→ **AIM OF THE EXERCISE**
Print the rows below word for word, leaving out the pictures.

(Rows)
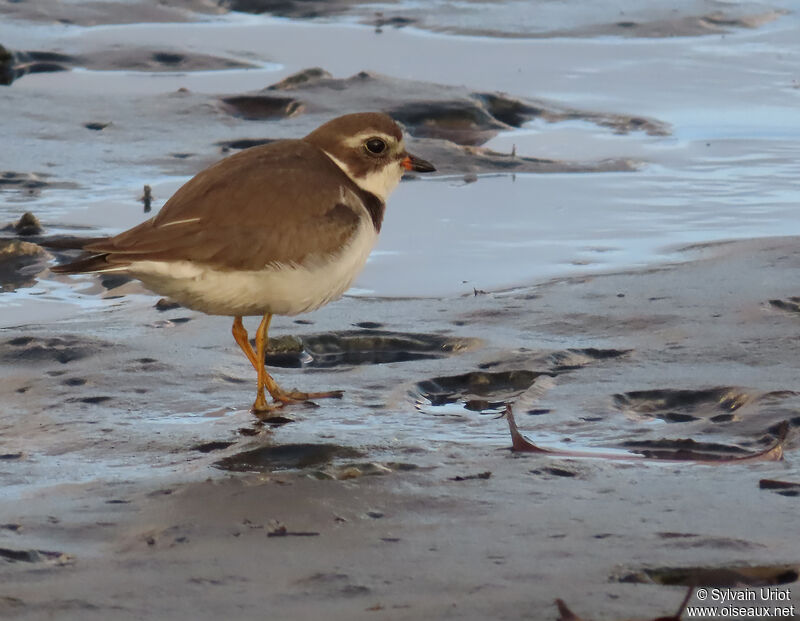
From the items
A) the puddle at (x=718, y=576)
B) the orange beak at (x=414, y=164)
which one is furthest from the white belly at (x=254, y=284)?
the puddle at (x=718, y=576)

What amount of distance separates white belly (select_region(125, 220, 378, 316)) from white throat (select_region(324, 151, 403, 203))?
1.32 feet

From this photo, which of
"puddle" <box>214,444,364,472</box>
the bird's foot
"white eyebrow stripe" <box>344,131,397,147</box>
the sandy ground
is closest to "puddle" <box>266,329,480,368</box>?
the sandy ground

→ **OUTPUT BELOW**
From the items
A) the puddle at (x=718, y=576)
B) the orange beak at (x=414, y=164)
which one is furthest from the white belly at (x=254, y=284)?
the puddle at (x=718, y=576)

What amount of distance separates white belly (select_region(125, 220, 378, 316)) from white throat (select_region(324, 151, 403, 203))?
1.32 feet

From this photo, which of
"puddle" <box>214,444,364,472</box>
the bird's foot
"white eyebrow stripe" <box>344,131,397,147</box>
the sandy ground
is closest to "puddle" <box>266,329,480,368</box>?
the sandy ground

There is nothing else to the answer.